*TASK DETAILS*.
Leave the images out and write out each entry exactly as shown.

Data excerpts
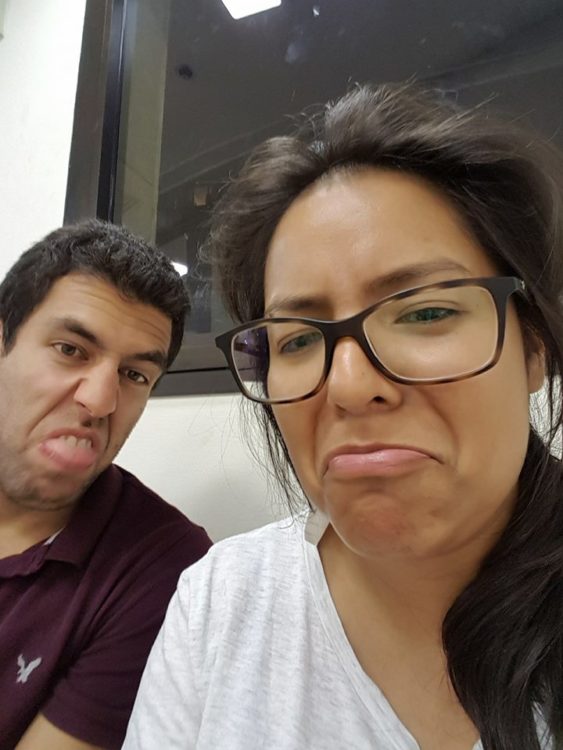 woman wearing glasses and frowning in a selfie with a guy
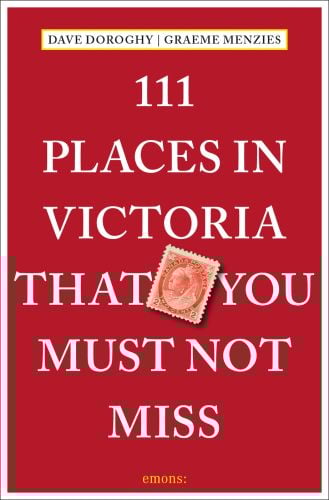 Book cover of 111 Places in Victoria That You Must Not Miss, with a red Canadian stamp bearing Queen Victoria's head. Published by Emons Verlag.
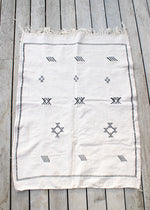 TAPIS MOTIFS BERBÈRES NOIR ET ÉCRU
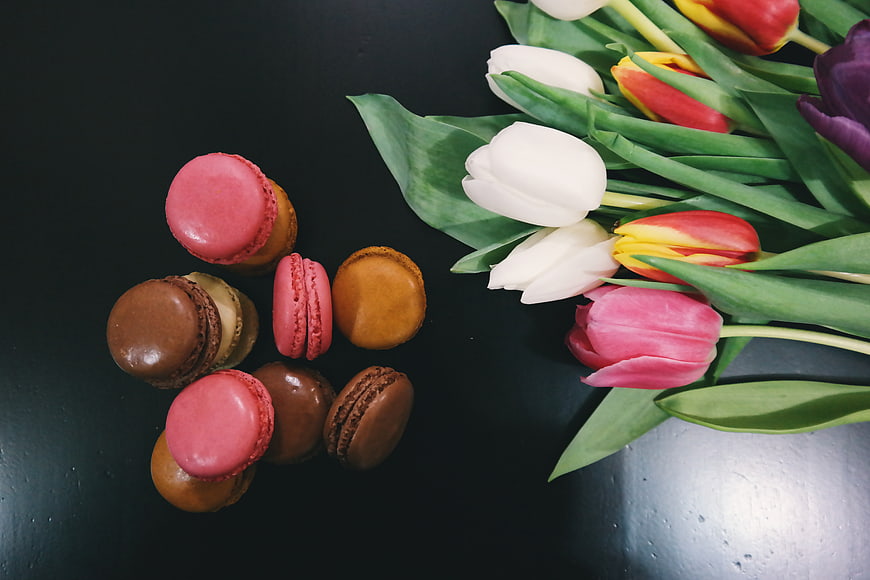 Colorful Macarons and Tulips on Dark Background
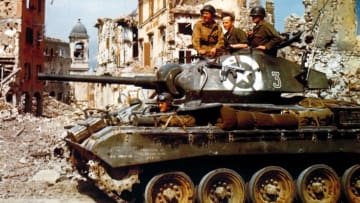 U.S. soldiers in an M24 Chaffee light tank driving through Bologna, Italy, in 1945.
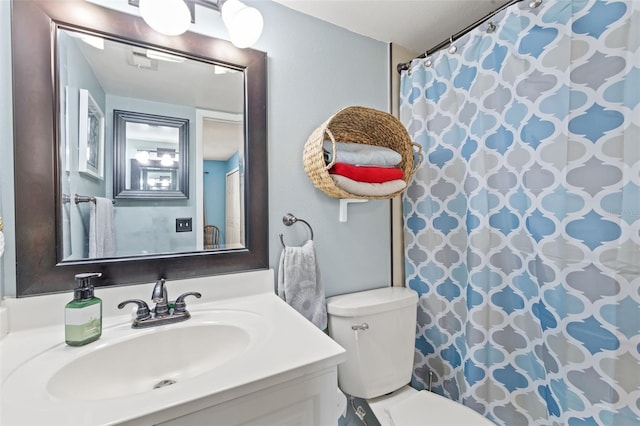 bathroom featuring vanity and toilet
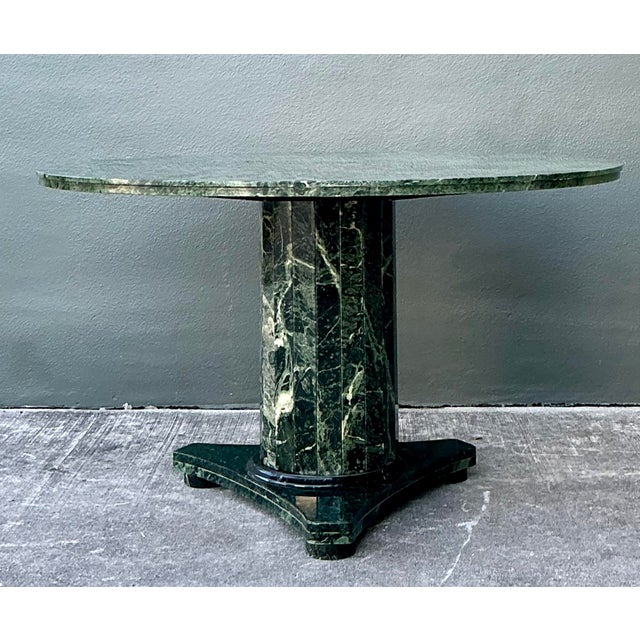 Experience the sculptural grandeur of the postmodern era with this magnificent round dining table, masterfully crafted...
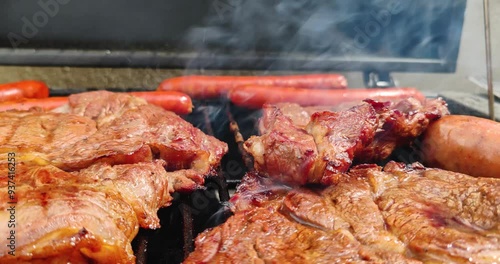 Different types of meat on a charcoal grill along with Spanish corizo ​​and chistorra for the birthday celebration on the outskirts of Mexico City one August afternoon photo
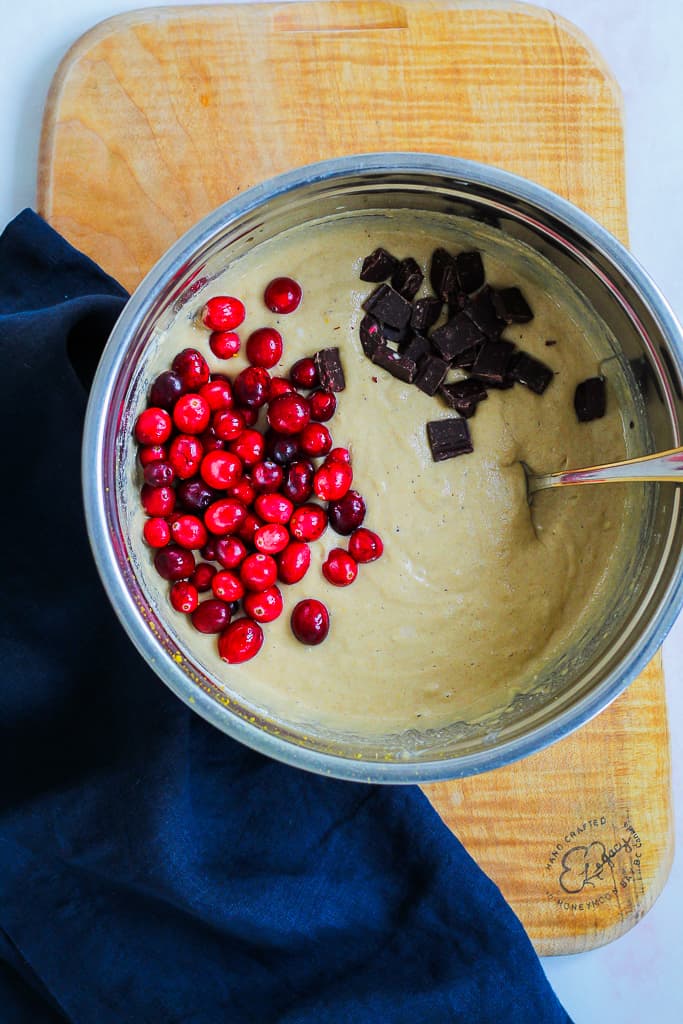 a process shot showing the muffin batter with the cranberries and dark chocolate about to be stirred in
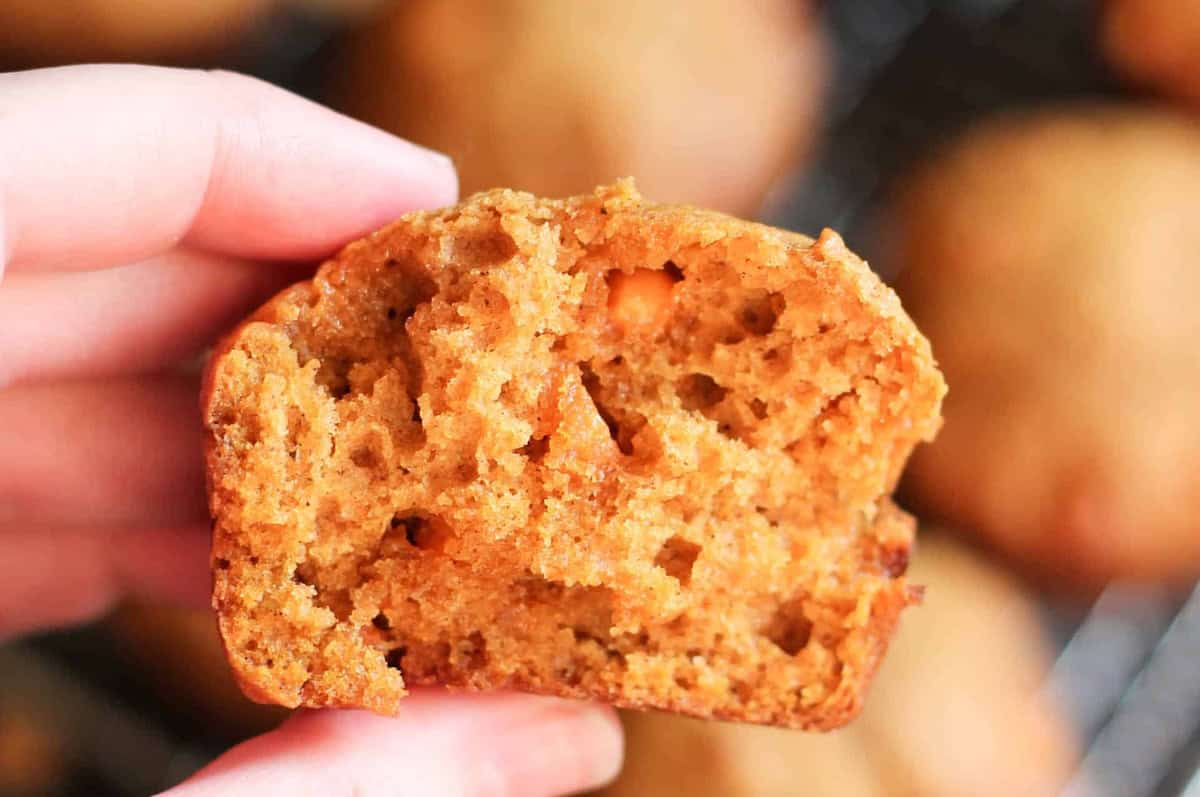 A hand holding a half-eaten baked muffin, revealing a moist, crumbly texture and orange bits inside.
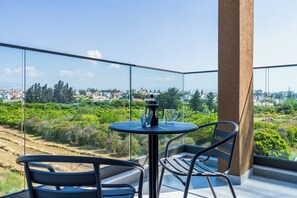 Un balcon avec une table, des chaises et une machine à café.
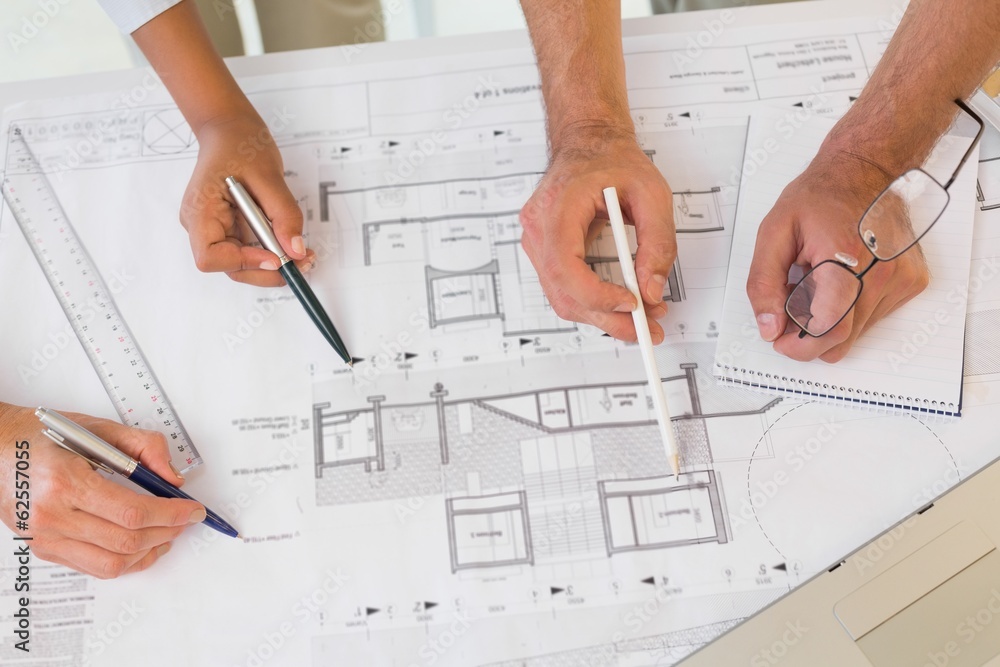 Several hands working on blueprints Several hands working on blueprints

*RESPONSE FOR THIS EXERCISE*.
 woman wearing glasses and frowning in a selfie with a guy
 Book cover of 111 Places in Victoria That You Must Not Miss, with a red Canadian stamp bearing Queen Victoria's head. Published by Emons Verlag.
 TAPIS MOTIFS BERBÈRES NOIR ET ÉCRU
 Colorful Macarons and Tulips on Dark Background
 U.S. soldiers in an M24 Chaffee light tank driving through Bologna, Italy, in 1945.
 bathroom featuring vanity and toilet
 Experience the sculptural grandeur of the postmodern era with this magnificent round dining table, masterfully crafted...
 Different types of meat on a charcoal grill along with Spanish corizo ​​and chistorra for the birthday celebration on the outskirts of Mexico City one August afternoon photo
 a process shot showing the muffin batter with the cranberries and dark chocolate about to be stirred in
 A hand holding a half-eaten baked muffin, revealing a moist, crumbly texture and orange bits inside.
 Un balcon avec une table, des chaises et une machine à café.
 Several hands working on blueprints Several hands working on blueprints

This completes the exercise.